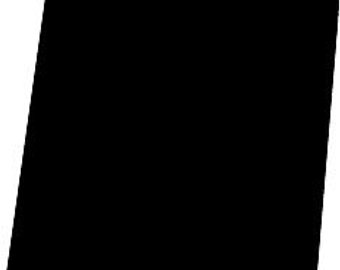 340x270 You Pick State Vinyl Etsy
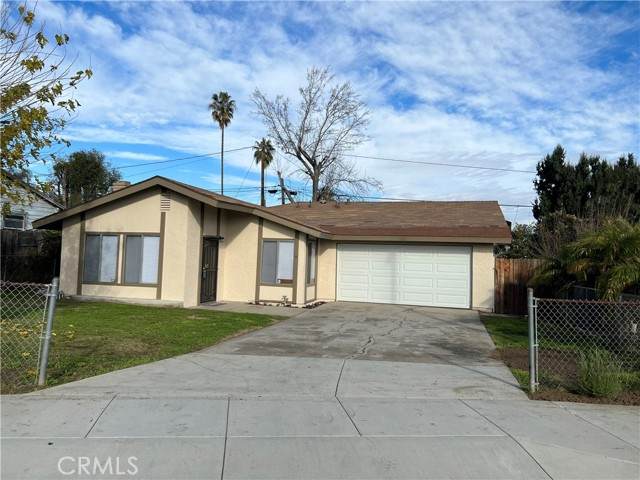 4278 Descanso Avenue - Photo 1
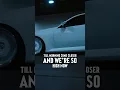 Download Lagu the drum x ya odna #bmw #liriklagu #overlay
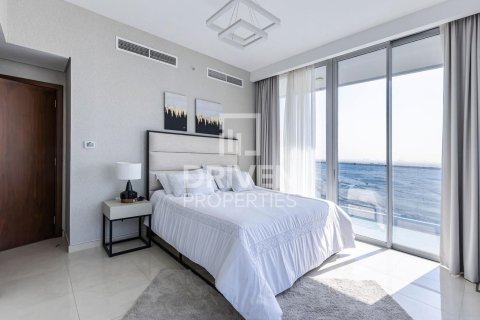 Appartement à louer à Business Bay, Dubai, EAU 1 chambre, 94.76 m2 № 768667 - photo 7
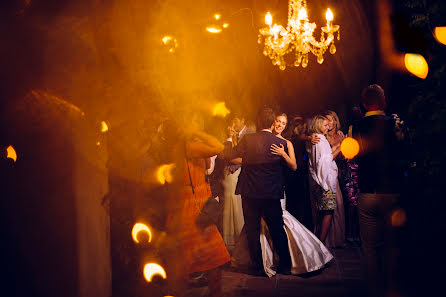 Photographe de mariage Albert Pamies (albertpamies). Photo du 20 janvier 2020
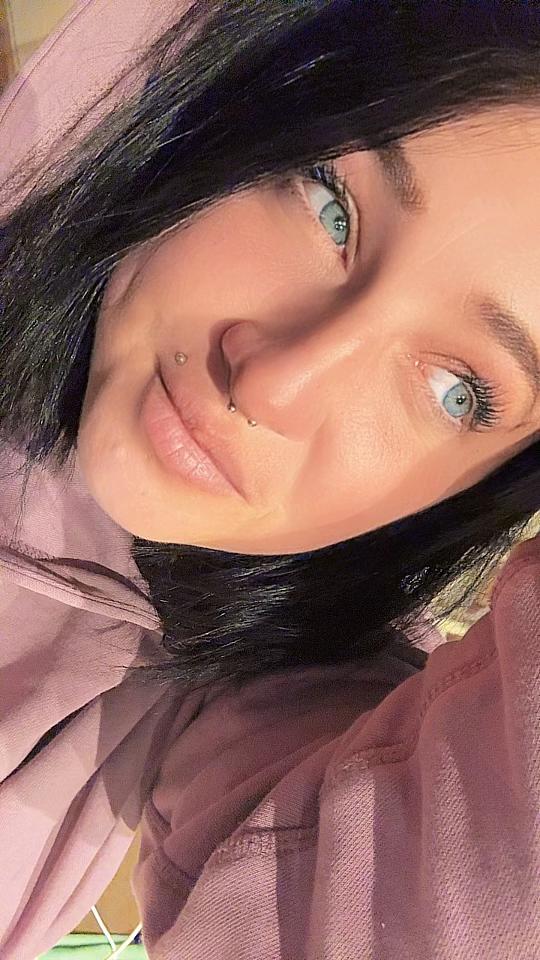 @Natascha🇦🇹✨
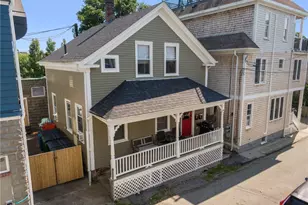 2 Goodwin St, Newport, RI 02840 - Photo 1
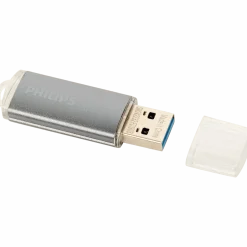 USB-stick < Philips Discount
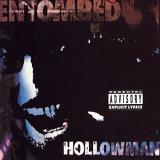Entombed Hollowman 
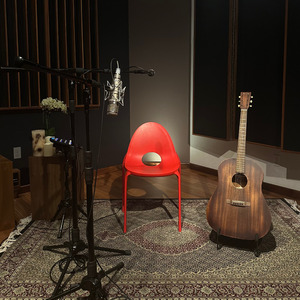 Catorce (Acústico)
■ ■ ■ ■ ■
_Description of the task_
Reproduce the text of each of the records above word for word, leaving out the pictures.

_Your response_
 340x270 You Pick State Vinyl Etsy
 4278 Descanso Avenue - Photo 1
 Download Lagu the drum x ya odna #bmw #liriklagu #overlay
 Appartement à louer à Business Bay, Dubai, EAU 1 chambre, 94.76 m2 № 768667 - photo 7
 Photographe de mariage Albert Pamies (albertpamies). Photo du 20 janvier 2020
 @Natascha🇦🇹✨
 2 Goodwin St, Newport, RI 02840 - Photo 1
 USB-stick < Philips Discount
Entombed Hollowman 
 Catorce (Acústico)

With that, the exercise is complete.